Can't thank you enough.
|11-03-2004 11:26 AM|
the schedule 40 pipe is what we use for gas piping..Dunno what it s called in the UK but I am reasonably sure that you guys use natural gas for heating your homes..so use that type of pipe..Same stuff..
Blowing down the air ines is done by opening the drain valve of your filter wide open and letting the air escape..and opening the drain on the compressor wide open..the air rushing out takes the excess moisture out...let it run until the air is dry then shut off the compressor..
Really simple deal to do..drains off any accumulated water in the lines and tank.. there ya go.
One more thing when you put in the new compressor let it run witht the lines wide open for a break in period...shoudl say something about that in the manual...
|11-03-2004 10:17 AM|
Brilliant! One more thing, I've never heard/come across "black iron pipe schedule 40" over here in the UK. Is there another name for this piping?
Also you talked about at the end of the day/session, turning off the compressor and "blowing down your lines". How do you do this? Do you literally blow with you mouth? I know it's a daft question but I'm slowly getting there
|11-03-2004 09:51 AM|
Yup your diagram is fine,,,put the filter air /water seperator regulator at your work station..
There you go..you got it
|11-03-2004 07:58 AM|
Thanks very much guys for your input.
I designed a quick diagram - see attached file. Tell me if its ok or where I need to change things etc. and whether there should be a moisture filter/coalescer filter?!? somewhere in the setup?
|11-03-2004 04:10 AM|
There have been a couple of different threads on the subject on this forum. Search a little and you should come up with lots of ideas. The only big caution I would add is DO NOT USE PVC (plastic water pipe) for your project.

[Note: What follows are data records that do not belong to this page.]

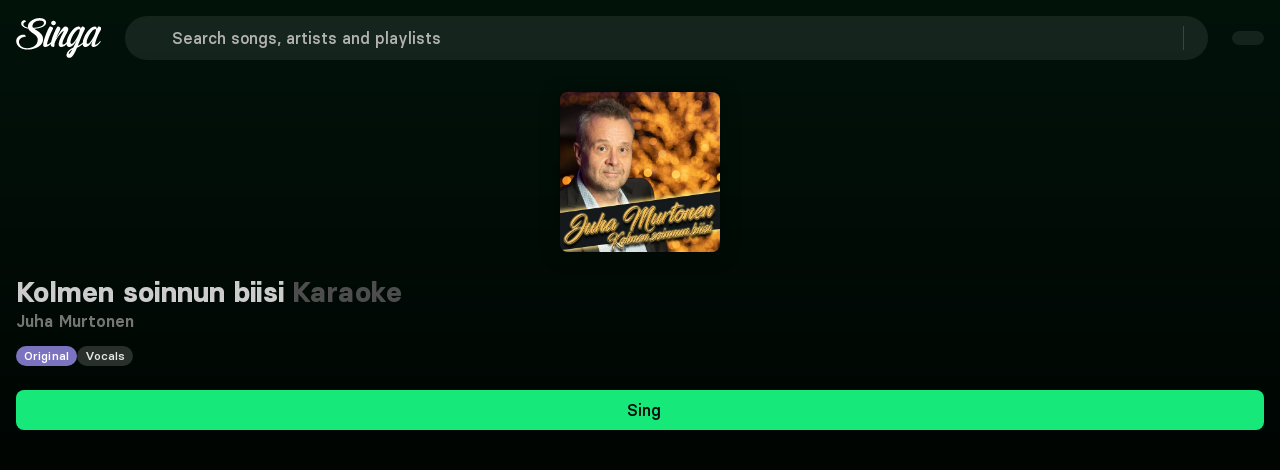

--- FILE ---
content_type: text/javascript; charset=utf-8
request_url: https://singa.com/_nuxt/CYFt0sxJ.js
body_size: 407
content:
(function(){try{var e=typeof window<`u`?window:typeof global<`u`?global:typeof globalThis<`u`?globalThis:typeof self<`u`?self:{};e.SENTRY_RELEASE={id:`consumer-nuxt@4.7.11`}}catch{}})();try{(function(){var e=typeof window<`u`?window:typeof global<`u`?global:typeof globalThis<`u`?globalThis:typeof self<`u`?self:{},t=new e.Error().stack;t&&(e._sentryDebugIds=e._sentryDebugIds||{},e._sentryDebugIds[t]=`9768ffab-30d3-4bdc-bf3c-dfc86faa36c3`,e._sentryDebugIdIdentifier=`sentry-dbid-9768ffab-30d3-4bdc-bf3c-dfc86faa36c3`)})()}catch{}import{Aa as e,Ha as t,Ka as n,Pi as r,Qi as i,Sa as a,_a as o,a as s,bn as c,ea as l,gn as u,ia as d,ka as f,qa as p,rt as m,sa as h}from"./YW6jAiOP.js";var g=h({__name:`StoryblokSubscribeButton`,props:{blok:{required:!0,type:Object}},setup(c){let{isEligibleForTrial:h}=r(m()),{openProductsModal:g}=s(),_=c,v=i(()=>_.blok.button_color?{"background-color":_.blok.button_color}:{"background-color":`#17E87A`}),y=i(()=>h.value?_.blok.trial_cta:_.blok.cta),b=async()=>{await g()};return(r,i)=>{let s=u,m=a(`editable`);return c.blok.is_button?e((o(),l(s,{key:0,class:`subscribe-button`,style:n(t(v)),onClick:i[0]||=e=>b()},{default:f(()=>[d(p(t(y)),1)]),_:1},8,[`style`])),[[m,c.blok]]):e((o(),l(s,{key:1,class:`link-styled-button`,onClick:i[1]||=e=>b()},{default:f(()=>[d(p(t(y)),1)]),_:1})),[[m,c.blok]])}}}),_=Object.assign(c(g,[[`__scopeId`,`data-v-f691c292`]]),{__name:`StoryblokSubscribeButton`});export{_ as t};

It looks quick and easy but the pipe will fracture on impact and send shards of sharp plastic all over your shop - and you if you are in there.
|11-03-2004 12:20 AM|
Try this link. Lot of good info here.
This was posted a few months back. There is a link to an oldsmobile website that has some diagrams on piping.http://hotrodders.com/showthread.php...ight=air+lines
Good luck, as I am in the same process of plumbing air lines in my garage also.